Читаем Любовь моя полностью

В наступившей тишине женщины перебирали в памяти грустные моменты неудачного общения с «некоторыми» представителями сильной половины человечества. Возникла большая-пребольшая задумчивая пауза.

* * *

– …«Крепкое» слово как динамит – все вокруг себя разрушает, а умное к чему приравняешь? – спросила Аня Инну.

– К дубине. Конкретно по мозгам бьет.

– …Для литературы главное быть индикатором значимости, долговечности и подлинности событий в стране и мире, – сказала Аня.

– Не пойму, ты о журналистике или об идеологии? А Ритины книги – индикатор чего? – спросила Инна.

– Непорядка в семейных отношениях. Тебе этого мало? Это не глобальный вопрос? Он не охватывает весь мир? Еще как охватывает и зовет на баррикады.

– Зачастила. Опять веер вопросов. Не будучи в состоянии ответить на все сразу, промолчу.

– Проехали. Спи. Мы тихонько, – заверила Аня Инну и обратилась к Жанне:

– Возможно, Лимонов стихийно талантлив, но без внутренних устоев.

– Вскрытие покажет, – засмеялась та.

«Избитая шутка», – поморщилась Аня и сказала раздраженно:

– Довожу до твоего сведения: Лимонов слишком тривиально воспринял слова Шукшина «Хочешь быть гением – макай свое перо в правду». Может, он и нормально расставляет акценты, но из способов выражения правды выбрал самый примитивно-пошлый, чем нарушил характер пространства действия и подменил первоначальный смысл произведения.

– Не он первый открыл великий «непознанный океан грязных истин» и их выражений.

– Может, теперь вкусы читателей тяготеют к подобного рода литературе?

– Не приведи, Господи!

– Говорят, таланту свойственна некоторая наивность и неожиданная экстравагантность.

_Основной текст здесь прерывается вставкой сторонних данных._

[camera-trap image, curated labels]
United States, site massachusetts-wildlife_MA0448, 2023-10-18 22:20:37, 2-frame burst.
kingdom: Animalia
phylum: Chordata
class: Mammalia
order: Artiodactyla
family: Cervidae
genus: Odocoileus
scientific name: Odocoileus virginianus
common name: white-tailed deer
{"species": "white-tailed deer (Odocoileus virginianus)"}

– Но не глупость. Возьми, например, знаменитых детских писателей. О них говорят, что они «профессиональные дети». Но как глубоки и умны их произведения!

– Я читала, что характер Пушкина являл необычайную доверчивость. И физик Сахаров слыл скромнейшим человеком с удивительно чистым, искренним внутренним миром. Он любил сочинять сказки. У него было очень доброе лицо.

– Могу поверить, иначе бы он не попал под влияние своей второй жены и не занялся бы политикой, – заметила Инна.

– Он был нежный, но непреклонный. Люди смотрели на него и понимали, что многого можно добиться силой слова.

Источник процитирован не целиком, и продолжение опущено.